Ihre Lippen bewegen sich, aber sie zittern nicht mehr.
»Ich gehe ... morgen ... mit meinem Kind ...«
»Ja«, antwortet der Arzt.
»Ich lasse es mir nicht nehmen«, antwortet Doris leise.
»Ich ... wünsche Ihnen viel Glück«, entgegnet Dr. Jessrich weich.
Doris gibt ihm die Hand.
»Handeln Sie schnell, Frau Steinbach!«
Er steht auf, ist in der Mitte des Raumes.
In diesem Moment fährt Frau Kempe hoch.
»Ich hab’ nicht geschlafen, Doktor ... Verdammt noch mal, ich hab’ nicht geschlafen! ... Das ist ja ... sagen Sie ... dafür kämpfen wir ... mein Mann? Daß man mit seinem eigenen 226
Kinde fliehen muß?«
Der Arzt nickt.
Und in dieser Sekunde erkennen drei Menschen klar und endgültig, daß das System keine Politik, sondern ein Verbrechen ist.

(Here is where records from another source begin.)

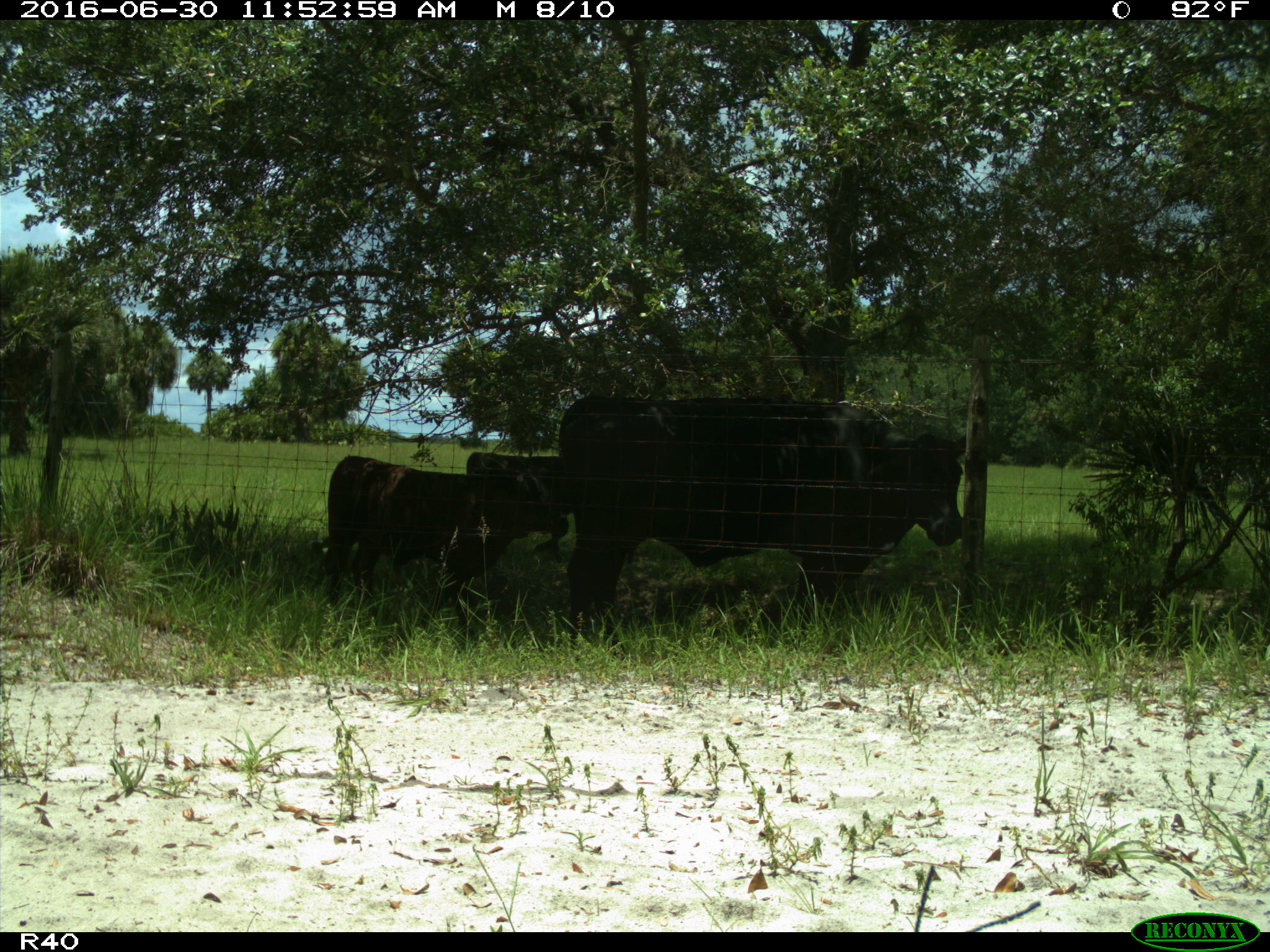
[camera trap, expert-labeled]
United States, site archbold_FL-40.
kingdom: Animalia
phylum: Chordata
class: Mammalia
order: Artiodactyla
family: Bovidae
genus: Bos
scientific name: Bos taurus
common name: domestic cow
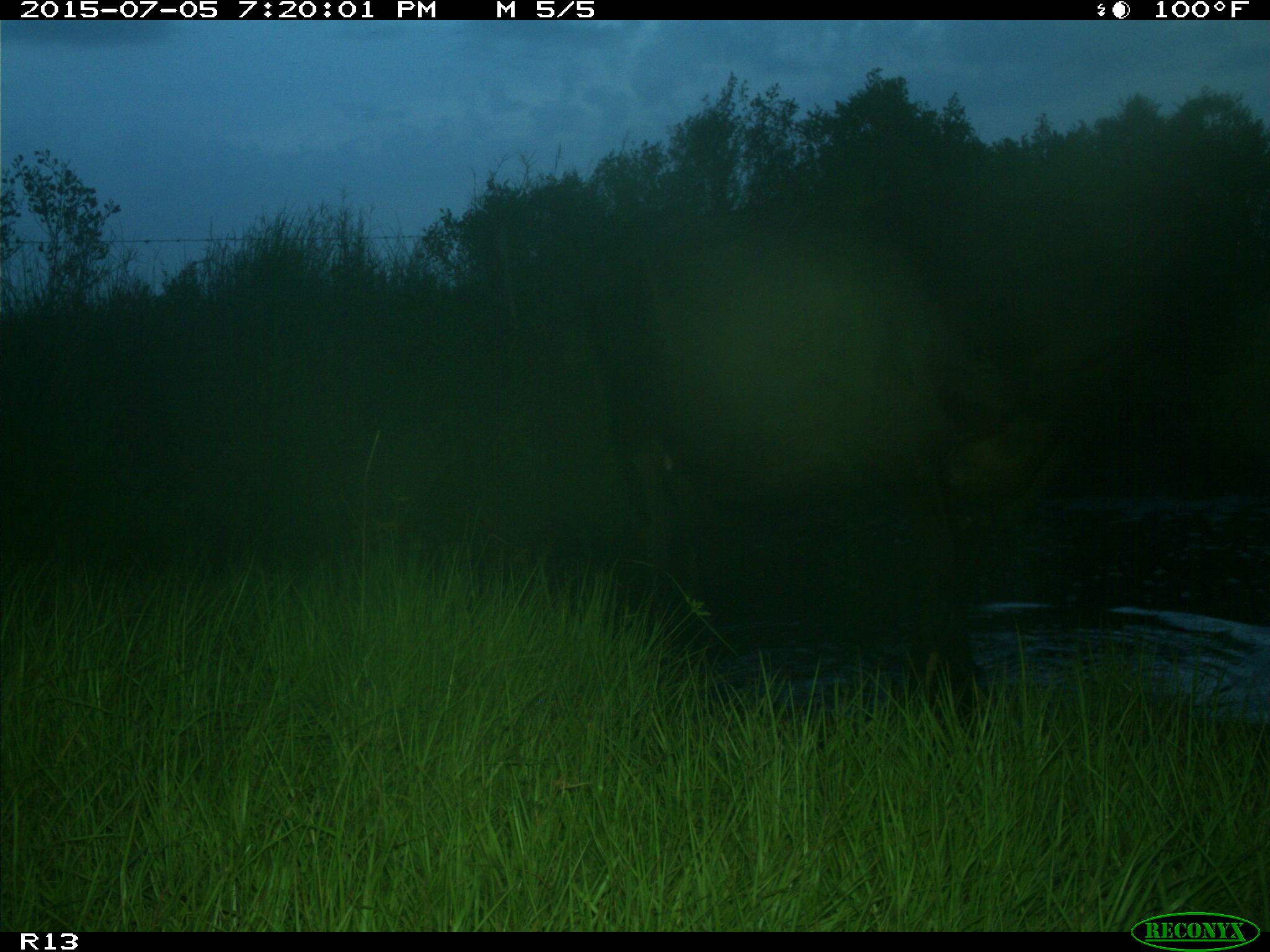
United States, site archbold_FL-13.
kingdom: Animalia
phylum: Chordata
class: Mammalia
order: Artiodactyla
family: Bovidae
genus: Bos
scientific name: Bos taurus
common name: domestic cow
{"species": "Bos taurus (domestic cow)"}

Frau Kempe steht auf, setzt sich zu Doris ans Bett.
»Ich helfe Ihnen«, sagt sie, »das ist klar.«
Die letzte Stunde verrinnt wie im Fieber. Doris wartet bis zum Mittag. Um ein Uhr gehen die Schwestern essen. Frau Kempe hat sich einen Liegestuhl in den Garten stellen lassen. Sie schläft nicht, sie beobachtet. Doris zieht sich unbemerkt an. Ein paarmal stützt sie sich gegen den Schrank. Sie ist doch noch schwächer, als sie annahm. Sie spürt ihr Gewicht in den Knien. Die Narbe zieht. Aber was ist dieser Schmerz, gemessen an Angst, Sehnsucht und Hoffnung?
Um neun Uhr morgens brachte man ihr Klaus. Sie flüsterte tausend Worte in sein Ohr, die er quietschend verstand. Es war eine Verschwörung.
»Weißt du«, hatte die junge Mutter gesagt, »heute machen wir unseren ersten, gemeinsamen Streich ... wir laufen einfach weg ...«
Doris weinte, als man das Kind zurückbrachte. Sie mußte sich abwenden. So bemerkte sie das verstörte Gesicht der Schwester nicht.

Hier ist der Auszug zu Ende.